Learning About AI

Blog Post Banner - Learning About AI

Have you wanted to learn more about Artificial Intelligence?

Recently I gave a talk about Using AI for Genealogy, and shared some of my sources for education about AI. You can find out more about the talk  and if you want to learn from a genealogist who is a professor with a Ph.D. in Computer Science and Engineering, you might consider having your group book it.

There are many resources available to learn how to get started with generative AI, and some ideas for using it in genealogy. Among them are posts on this blog .

NOTE: DO NOT put any sensitive information into any AI tool.

The first recommendation is a paper that you can download. Genealogists need to learn about prompt engineering to use AI tools effectively. A great paper that offers a catalog of prompt patterns is a good place to start. These prompts presented in the paper are general in nature, but they can be applied to genealogy. The paper is “A Prompt Pattern Catalog to Enhance Prompt Engineering with ChatGPT.” It is an academic paper, and they can look intimidating, but they do not have to be! You can copy-and-paste parts of it into ChatGPT (or another text-to-text AI tool) and ask it to create a summary or explain it. My specific advice is to look at the tables labeled “Contextual Statements” to learn the patterns. I actually copied text from these tables, and combined information about the patterns offered by a generative AI to create a personal cheat sheet.

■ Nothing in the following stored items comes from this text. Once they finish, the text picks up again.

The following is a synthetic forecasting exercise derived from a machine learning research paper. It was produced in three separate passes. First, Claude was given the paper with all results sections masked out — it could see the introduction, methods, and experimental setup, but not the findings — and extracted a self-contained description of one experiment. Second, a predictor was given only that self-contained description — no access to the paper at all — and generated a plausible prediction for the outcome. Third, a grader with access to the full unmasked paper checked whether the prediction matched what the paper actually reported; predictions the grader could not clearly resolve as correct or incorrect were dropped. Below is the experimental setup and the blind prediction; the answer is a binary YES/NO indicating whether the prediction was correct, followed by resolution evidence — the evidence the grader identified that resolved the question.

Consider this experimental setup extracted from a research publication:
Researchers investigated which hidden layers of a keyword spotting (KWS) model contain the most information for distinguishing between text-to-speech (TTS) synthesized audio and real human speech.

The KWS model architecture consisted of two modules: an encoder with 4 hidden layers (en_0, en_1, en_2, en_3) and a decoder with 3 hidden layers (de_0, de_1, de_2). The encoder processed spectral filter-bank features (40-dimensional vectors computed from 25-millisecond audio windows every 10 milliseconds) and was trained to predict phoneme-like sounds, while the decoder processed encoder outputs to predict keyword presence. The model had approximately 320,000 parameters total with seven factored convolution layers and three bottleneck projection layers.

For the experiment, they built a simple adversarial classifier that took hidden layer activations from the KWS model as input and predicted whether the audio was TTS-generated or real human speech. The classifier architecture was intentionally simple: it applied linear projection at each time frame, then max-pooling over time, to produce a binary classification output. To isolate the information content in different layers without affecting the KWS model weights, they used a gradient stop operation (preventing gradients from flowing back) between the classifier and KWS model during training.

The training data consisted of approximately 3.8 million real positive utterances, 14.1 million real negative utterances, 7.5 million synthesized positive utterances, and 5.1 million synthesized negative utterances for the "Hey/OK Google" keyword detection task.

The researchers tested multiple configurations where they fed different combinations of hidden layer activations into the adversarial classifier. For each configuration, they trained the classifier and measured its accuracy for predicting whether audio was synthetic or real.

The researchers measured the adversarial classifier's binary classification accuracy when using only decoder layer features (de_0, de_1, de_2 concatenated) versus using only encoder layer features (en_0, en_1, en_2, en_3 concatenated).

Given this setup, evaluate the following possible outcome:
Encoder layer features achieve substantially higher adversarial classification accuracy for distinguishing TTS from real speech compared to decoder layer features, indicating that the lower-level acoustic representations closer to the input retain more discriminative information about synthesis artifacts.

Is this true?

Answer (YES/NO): NO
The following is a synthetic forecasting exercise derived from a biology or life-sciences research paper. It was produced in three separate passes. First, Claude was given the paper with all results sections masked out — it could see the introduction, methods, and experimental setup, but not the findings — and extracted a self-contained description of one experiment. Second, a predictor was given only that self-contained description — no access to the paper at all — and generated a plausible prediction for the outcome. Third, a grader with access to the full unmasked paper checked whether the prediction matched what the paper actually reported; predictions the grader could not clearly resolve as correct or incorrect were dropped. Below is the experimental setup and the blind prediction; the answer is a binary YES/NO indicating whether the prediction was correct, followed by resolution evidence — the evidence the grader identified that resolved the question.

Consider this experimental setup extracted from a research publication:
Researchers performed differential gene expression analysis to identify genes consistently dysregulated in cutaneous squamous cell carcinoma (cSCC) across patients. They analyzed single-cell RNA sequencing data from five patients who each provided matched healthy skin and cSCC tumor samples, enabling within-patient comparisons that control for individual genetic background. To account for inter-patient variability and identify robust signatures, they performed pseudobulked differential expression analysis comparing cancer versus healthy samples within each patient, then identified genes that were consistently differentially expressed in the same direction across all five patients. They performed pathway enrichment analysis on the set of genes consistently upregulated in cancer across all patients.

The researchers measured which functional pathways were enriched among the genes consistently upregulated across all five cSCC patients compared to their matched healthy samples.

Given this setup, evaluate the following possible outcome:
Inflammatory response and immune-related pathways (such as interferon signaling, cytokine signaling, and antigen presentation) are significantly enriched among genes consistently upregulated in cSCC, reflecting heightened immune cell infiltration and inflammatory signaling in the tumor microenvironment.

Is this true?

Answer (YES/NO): YES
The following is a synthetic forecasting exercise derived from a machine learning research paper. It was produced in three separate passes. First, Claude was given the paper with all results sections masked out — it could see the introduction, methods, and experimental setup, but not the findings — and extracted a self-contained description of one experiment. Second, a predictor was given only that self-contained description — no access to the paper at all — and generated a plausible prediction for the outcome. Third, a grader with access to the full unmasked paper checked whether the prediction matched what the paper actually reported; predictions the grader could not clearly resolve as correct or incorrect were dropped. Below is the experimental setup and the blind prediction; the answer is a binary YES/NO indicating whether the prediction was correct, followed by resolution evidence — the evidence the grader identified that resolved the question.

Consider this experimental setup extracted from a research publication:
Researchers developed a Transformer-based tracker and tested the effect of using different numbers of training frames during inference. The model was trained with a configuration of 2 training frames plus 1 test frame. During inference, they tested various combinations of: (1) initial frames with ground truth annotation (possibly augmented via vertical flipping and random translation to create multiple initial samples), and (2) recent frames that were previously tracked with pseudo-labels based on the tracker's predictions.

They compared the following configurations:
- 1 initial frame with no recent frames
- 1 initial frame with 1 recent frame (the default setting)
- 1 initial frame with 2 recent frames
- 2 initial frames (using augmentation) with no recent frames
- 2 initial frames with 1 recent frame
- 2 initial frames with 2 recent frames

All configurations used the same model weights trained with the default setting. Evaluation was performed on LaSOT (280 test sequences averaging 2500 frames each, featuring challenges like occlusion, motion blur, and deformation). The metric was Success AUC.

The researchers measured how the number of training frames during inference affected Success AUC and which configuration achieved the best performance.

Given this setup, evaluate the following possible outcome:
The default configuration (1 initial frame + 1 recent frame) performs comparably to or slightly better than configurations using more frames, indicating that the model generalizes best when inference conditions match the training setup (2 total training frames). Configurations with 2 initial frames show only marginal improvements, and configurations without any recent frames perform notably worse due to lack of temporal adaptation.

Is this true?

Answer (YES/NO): NO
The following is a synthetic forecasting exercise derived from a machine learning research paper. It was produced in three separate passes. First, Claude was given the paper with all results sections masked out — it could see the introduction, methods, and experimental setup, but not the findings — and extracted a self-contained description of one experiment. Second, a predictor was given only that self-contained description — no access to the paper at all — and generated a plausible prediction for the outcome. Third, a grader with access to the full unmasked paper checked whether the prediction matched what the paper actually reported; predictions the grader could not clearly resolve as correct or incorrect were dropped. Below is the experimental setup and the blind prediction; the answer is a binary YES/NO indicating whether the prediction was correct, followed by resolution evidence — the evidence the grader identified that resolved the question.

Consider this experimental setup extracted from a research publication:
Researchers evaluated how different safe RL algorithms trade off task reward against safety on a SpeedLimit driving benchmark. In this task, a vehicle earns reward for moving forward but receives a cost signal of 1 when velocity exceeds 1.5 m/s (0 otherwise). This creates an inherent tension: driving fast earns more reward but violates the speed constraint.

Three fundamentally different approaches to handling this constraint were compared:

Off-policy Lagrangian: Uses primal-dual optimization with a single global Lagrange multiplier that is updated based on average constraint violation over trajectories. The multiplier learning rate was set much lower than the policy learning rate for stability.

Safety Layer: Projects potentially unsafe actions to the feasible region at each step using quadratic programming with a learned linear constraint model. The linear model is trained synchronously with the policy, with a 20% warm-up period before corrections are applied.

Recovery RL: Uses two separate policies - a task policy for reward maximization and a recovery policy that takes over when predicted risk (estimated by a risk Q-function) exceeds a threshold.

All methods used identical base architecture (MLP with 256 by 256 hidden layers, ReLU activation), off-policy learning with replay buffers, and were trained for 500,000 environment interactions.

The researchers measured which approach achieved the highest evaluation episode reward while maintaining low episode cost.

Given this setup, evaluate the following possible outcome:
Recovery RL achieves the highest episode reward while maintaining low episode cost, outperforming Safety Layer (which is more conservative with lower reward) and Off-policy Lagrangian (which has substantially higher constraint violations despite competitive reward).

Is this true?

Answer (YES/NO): NO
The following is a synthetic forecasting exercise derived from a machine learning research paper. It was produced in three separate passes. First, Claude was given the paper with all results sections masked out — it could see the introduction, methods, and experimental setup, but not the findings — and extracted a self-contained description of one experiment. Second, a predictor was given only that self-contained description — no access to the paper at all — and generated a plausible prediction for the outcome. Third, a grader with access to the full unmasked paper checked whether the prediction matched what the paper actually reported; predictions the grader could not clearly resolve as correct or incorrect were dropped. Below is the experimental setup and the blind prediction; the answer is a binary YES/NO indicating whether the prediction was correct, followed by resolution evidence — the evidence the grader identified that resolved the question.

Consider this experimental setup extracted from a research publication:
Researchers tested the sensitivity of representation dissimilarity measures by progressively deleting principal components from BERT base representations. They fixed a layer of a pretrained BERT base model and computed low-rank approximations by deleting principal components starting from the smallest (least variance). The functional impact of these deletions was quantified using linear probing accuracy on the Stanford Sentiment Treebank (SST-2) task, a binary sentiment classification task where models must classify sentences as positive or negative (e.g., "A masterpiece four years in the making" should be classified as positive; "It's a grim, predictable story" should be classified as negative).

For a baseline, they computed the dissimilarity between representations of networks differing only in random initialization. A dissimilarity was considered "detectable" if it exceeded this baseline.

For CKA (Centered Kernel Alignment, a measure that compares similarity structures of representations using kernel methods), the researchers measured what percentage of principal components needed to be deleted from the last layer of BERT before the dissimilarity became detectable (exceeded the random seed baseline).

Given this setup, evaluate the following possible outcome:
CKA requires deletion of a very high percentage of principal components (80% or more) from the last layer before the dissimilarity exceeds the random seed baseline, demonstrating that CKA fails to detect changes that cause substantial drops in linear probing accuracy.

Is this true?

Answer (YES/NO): YES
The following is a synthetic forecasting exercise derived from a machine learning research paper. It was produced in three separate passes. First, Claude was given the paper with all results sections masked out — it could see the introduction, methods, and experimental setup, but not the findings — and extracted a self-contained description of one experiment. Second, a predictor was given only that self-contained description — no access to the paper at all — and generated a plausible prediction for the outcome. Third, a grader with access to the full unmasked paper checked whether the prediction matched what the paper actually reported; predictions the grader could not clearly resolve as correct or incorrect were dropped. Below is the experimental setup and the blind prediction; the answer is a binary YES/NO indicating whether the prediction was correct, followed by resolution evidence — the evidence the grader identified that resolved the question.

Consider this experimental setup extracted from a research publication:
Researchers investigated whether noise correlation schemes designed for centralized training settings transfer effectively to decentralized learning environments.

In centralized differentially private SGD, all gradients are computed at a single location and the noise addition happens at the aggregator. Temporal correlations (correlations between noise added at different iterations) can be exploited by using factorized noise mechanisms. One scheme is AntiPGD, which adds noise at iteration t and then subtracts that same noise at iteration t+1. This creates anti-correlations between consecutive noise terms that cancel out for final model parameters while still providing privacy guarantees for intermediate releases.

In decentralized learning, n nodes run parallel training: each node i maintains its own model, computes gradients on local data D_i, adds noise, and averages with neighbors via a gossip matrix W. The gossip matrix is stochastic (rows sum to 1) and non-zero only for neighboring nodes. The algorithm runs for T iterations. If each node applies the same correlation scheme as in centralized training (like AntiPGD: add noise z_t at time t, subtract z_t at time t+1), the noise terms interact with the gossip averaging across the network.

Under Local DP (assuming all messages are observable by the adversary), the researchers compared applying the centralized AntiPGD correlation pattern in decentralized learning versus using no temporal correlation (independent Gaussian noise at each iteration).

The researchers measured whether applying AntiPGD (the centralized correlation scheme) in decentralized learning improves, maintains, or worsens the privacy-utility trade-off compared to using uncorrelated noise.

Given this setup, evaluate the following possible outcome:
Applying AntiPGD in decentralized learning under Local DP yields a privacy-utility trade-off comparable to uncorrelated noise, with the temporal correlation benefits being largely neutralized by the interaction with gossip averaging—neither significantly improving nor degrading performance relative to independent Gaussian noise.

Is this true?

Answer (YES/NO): NO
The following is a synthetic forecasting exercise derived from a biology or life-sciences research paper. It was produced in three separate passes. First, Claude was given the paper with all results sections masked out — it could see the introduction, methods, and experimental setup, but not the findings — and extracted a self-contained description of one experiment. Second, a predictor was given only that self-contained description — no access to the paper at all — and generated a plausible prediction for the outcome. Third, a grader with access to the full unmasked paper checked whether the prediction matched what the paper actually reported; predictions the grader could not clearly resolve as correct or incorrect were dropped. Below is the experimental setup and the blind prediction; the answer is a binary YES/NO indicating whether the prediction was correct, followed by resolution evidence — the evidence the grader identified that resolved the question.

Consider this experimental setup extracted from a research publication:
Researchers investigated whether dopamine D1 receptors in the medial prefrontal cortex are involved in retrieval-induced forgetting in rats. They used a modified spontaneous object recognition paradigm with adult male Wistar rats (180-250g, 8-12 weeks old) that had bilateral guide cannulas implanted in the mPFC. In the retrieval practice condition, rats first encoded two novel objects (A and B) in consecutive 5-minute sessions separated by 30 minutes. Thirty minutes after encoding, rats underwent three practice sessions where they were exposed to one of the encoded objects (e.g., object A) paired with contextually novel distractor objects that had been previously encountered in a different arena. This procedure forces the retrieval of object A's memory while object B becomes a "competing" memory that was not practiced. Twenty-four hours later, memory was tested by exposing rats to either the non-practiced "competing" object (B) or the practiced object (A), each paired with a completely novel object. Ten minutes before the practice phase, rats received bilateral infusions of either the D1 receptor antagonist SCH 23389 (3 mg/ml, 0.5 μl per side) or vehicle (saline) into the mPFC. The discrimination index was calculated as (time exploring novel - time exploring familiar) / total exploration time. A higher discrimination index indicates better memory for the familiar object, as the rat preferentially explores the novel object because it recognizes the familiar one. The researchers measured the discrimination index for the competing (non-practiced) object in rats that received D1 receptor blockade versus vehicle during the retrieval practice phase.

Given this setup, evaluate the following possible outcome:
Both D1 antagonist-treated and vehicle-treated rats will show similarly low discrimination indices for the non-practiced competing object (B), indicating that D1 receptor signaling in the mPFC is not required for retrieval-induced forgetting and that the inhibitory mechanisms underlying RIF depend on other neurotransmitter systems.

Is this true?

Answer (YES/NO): NO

If you want to dig deeper and understand more, you may want to look beyond genealogical applications and learn about the technology. Understanding what the tools are and how they work might help you be more comfortable with using them and applying them in genealogy.

In its “AI Ready” commitment, Amazon Web Services (AWS) has set a goal to train 2 million people. As part of this commitment, AWS offers free courses about AI. These courses are written for all different levels of knowledge. From the AWS webpage describing the commitment, scroll down to the section “Courses for business and nontechnical audiences” where you can follow the links to register for the courses. A free account is needed. “Introduction to Generative Artificial Intelligence” is a good starting point, with simple and understandable explanations and no formal assessments. (That means no tests!)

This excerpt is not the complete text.